THE TIMING, CHARACTER, AND SIGNIFICANCE OF LATE STAGE CARBONATE, SULFATE AND HYDROLYTIC ALTERATION ASSEMBLAGES IN THE CRIPPLE CREEK GOLD TELLURIDE DISTRICT, COLORADO
The Cripple Creek district has produced ~23 Moz of gold (+ 7 Moz of undeveloped resources) from an intensely altered Oligocene alkaline diatreme complex. Au-Te mineralization and large volumes of attendant low-T K-metasomatism (adularia-pyrite) were developed after a complex magmatic and hydrothermal history. The youngest hydrothermal features, however, are dominated by carbonate and sulfate-rich mineral assemblages; these clearly cut Au mineralization and are commonly associated with hydrolytic alteration assemblages that include sericite, well-crystallized kaolinite and rare dickite. Some remarkable features include massive zones of hydrothermal carbonate (dominantly calcite, but including Fe, Mg and Mn-rich types) and sulfate (anhydrite), which occur as irregular masses, plugs, and breccia pipes 10's to 100's of meters in diameter. Accessory minerals accompanying these assemblages include Mo and Pb sulfides, fluorite, rhodochrosite, REE phases, and rare creedite. Zones of hydrolytic alteration can extend for 100's of meters in and around these features, and near-surface dissolution of sulfates and carbonate have resulted in collapse features and "rubble breccias".

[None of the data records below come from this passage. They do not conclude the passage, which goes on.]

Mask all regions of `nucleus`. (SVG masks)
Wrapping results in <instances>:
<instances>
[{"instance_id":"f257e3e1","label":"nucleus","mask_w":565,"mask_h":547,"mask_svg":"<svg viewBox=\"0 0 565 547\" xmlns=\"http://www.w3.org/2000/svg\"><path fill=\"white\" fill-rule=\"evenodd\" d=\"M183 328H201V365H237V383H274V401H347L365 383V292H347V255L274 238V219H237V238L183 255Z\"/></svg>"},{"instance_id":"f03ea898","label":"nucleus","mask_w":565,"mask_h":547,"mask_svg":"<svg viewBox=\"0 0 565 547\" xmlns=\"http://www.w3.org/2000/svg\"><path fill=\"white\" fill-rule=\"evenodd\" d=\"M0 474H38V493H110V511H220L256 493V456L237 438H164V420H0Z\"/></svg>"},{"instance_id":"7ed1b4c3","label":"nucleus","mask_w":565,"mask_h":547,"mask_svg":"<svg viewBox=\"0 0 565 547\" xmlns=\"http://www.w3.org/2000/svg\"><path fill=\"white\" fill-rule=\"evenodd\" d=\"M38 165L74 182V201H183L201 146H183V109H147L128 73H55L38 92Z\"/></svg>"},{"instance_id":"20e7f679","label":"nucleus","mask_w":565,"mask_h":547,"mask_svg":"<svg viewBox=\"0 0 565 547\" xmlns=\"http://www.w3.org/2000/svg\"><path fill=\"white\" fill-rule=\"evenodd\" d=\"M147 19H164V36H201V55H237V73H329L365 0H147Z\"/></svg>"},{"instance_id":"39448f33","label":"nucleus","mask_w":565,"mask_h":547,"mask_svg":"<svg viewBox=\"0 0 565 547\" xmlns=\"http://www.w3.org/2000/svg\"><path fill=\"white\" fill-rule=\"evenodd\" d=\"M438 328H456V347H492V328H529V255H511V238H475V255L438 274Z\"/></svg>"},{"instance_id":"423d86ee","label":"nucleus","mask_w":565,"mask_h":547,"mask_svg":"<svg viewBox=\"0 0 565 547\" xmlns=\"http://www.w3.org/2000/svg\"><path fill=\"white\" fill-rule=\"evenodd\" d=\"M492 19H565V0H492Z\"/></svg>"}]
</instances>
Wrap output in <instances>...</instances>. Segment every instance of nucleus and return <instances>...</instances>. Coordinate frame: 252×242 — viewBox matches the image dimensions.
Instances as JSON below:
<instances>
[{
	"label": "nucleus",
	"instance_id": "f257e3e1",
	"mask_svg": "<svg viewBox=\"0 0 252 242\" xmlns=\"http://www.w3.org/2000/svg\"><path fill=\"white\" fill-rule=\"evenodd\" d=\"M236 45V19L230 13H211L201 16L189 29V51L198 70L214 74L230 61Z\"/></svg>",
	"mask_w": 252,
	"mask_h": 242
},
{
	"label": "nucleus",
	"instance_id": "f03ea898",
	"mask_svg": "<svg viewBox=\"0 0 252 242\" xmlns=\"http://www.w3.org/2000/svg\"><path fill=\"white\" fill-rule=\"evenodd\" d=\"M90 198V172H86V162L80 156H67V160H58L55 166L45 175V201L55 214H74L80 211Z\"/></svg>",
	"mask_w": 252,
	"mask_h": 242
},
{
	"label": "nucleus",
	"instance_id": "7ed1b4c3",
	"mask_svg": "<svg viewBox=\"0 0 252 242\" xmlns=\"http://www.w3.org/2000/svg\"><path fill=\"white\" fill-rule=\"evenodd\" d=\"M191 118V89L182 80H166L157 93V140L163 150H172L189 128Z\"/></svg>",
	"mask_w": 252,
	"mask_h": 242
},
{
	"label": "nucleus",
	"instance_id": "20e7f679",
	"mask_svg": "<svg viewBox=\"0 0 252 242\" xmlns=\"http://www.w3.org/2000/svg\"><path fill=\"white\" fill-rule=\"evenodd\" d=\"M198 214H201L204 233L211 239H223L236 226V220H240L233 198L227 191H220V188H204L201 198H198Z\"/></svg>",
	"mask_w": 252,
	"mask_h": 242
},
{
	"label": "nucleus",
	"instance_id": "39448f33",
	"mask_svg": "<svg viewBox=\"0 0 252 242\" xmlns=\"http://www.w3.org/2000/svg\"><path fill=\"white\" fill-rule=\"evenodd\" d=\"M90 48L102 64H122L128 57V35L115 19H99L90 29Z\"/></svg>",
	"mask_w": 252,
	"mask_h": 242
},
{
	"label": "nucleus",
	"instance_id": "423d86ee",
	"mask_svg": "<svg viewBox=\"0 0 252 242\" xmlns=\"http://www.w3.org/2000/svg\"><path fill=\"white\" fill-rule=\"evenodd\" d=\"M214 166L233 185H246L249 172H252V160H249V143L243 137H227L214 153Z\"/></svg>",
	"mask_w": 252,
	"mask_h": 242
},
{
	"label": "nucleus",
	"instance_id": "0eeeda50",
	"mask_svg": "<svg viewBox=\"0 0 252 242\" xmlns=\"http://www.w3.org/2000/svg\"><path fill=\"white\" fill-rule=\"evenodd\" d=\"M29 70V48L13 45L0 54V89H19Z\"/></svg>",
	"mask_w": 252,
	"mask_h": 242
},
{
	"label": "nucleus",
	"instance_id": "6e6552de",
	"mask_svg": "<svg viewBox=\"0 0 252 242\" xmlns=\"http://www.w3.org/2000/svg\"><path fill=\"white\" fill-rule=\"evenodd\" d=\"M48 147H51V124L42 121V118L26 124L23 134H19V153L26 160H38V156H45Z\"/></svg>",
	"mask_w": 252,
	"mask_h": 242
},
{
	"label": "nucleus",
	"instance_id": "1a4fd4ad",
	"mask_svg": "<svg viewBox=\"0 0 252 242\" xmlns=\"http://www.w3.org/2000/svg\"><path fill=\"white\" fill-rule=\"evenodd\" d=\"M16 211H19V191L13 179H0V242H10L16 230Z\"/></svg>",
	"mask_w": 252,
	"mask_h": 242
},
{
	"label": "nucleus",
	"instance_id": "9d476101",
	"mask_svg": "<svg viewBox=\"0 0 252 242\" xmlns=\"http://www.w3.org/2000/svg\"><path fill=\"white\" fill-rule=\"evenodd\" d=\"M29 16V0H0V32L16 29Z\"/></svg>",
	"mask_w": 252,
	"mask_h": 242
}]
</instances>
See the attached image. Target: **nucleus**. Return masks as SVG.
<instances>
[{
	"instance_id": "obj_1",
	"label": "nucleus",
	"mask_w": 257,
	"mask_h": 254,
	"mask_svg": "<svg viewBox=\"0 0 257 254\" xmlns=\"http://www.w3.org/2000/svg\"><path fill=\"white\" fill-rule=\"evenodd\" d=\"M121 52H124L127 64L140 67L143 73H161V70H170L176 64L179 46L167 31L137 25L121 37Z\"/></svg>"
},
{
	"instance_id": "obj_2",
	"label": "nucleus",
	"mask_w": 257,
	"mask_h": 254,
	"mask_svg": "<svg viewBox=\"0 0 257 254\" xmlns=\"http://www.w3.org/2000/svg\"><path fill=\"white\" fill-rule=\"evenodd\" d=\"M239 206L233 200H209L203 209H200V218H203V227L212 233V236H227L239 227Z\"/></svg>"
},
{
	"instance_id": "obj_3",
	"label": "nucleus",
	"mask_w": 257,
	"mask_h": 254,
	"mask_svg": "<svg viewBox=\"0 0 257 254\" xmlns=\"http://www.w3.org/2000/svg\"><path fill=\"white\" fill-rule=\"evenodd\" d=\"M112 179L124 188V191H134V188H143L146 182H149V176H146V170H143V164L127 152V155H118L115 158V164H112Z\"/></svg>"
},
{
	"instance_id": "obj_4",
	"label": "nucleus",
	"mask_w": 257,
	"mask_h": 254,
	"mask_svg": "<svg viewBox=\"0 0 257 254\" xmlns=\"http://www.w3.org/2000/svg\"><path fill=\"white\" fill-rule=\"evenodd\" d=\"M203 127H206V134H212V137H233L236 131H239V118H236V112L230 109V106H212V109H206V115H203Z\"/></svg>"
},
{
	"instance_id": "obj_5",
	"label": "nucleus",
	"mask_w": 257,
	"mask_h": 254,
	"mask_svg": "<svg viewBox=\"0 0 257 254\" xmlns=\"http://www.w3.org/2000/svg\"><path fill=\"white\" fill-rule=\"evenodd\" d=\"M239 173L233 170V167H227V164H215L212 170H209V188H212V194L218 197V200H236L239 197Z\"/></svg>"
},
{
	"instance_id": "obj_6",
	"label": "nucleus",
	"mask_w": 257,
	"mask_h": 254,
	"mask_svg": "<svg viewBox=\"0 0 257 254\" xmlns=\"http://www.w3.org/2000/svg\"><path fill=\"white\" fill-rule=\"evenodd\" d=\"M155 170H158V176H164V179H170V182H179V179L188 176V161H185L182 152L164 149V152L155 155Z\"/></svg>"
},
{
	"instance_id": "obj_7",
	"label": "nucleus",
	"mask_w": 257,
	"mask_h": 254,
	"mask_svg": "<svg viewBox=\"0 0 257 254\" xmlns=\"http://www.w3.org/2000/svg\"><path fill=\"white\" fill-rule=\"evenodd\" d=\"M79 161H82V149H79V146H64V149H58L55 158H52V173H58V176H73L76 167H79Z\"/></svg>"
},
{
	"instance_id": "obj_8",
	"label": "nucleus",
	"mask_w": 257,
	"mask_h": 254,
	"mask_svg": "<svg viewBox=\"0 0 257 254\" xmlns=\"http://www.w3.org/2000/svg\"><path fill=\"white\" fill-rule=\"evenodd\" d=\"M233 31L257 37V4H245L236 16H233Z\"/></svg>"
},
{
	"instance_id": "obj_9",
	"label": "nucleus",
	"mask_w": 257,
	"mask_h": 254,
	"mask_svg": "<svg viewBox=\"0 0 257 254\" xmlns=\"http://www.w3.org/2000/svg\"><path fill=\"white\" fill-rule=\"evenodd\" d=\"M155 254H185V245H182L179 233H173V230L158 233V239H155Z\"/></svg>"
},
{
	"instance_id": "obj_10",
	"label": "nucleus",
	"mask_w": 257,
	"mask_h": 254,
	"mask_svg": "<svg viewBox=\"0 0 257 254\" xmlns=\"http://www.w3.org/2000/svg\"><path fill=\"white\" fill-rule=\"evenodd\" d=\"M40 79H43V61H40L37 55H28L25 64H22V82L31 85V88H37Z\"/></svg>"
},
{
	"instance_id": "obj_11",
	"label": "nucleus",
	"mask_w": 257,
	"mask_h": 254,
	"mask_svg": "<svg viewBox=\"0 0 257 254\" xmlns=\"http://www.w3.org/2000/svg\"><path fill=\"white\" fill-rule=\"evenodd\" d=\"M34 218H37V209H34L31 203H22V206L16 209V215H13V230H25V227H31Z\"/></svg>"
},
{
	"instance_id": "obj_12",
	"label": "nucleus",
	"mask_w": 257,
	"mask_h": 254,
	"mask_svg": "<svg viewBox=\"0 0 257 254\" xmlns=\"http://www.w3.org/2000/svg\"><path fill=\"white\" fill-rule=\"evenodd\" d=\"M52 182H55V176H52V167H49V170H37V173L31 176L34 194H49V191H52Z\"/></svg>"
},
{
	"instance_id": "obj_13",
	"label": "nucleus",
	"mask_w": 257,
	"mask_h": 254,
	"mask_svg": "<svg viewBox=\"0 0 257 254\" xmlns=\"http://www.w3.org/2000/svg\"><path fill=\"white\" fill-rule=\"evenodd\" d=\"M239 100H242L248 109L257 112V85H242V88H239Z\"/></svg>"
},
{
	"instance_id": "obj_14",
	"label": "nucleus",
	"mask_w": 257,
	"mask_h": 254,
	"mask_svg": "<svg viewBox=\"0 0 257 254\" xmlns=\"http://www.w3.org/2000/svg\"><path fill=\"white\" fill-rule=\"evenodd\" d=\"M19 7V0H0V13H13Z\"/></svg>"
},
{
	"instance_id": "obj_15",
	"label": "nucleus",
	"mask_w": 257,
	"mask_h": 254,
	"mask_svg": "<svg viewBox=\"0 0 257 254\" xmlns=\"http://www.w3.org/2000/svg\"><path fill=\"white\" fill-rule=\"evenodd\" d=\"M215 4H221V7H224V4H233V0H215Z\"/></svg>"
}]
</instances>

Mechanisms for the generation of the high-level zones of hydrolytic alteration include gas condensation at the water table, oxidation of H2S (and possibly SO2) in ascending fluids to form sulfuric acids in the near surface environment, supergene oxidation of sulfides, or some combination of these processes. Existing isotope data and other geochemical evidence do not unequivocally distinguish these mechanisms. It is clear, however, that large volumes of SO4 and carbonate-rich fluids were introduced at high levels in the late (waning?) stages of hydrothermal activity. These fluids also appear to have introduced significant Mo, Pb and possibly other metals, and their attendant styles of Mo-rich and hydrolytic alteration contrast with the more alkaline (adularia-pyrite + Au-Te bearing) assemblages that characterize the main phase of mineralization in the district. The late stage SO4 and CO3 assemblages at Cripple Creek may bear similarity with zones of SO4-rich alteration described in other alkaline epithermal systems such as Lihir, and the zones of massive carbonate seen in alkaline systems in Montana and the Black Hills of WY-SD.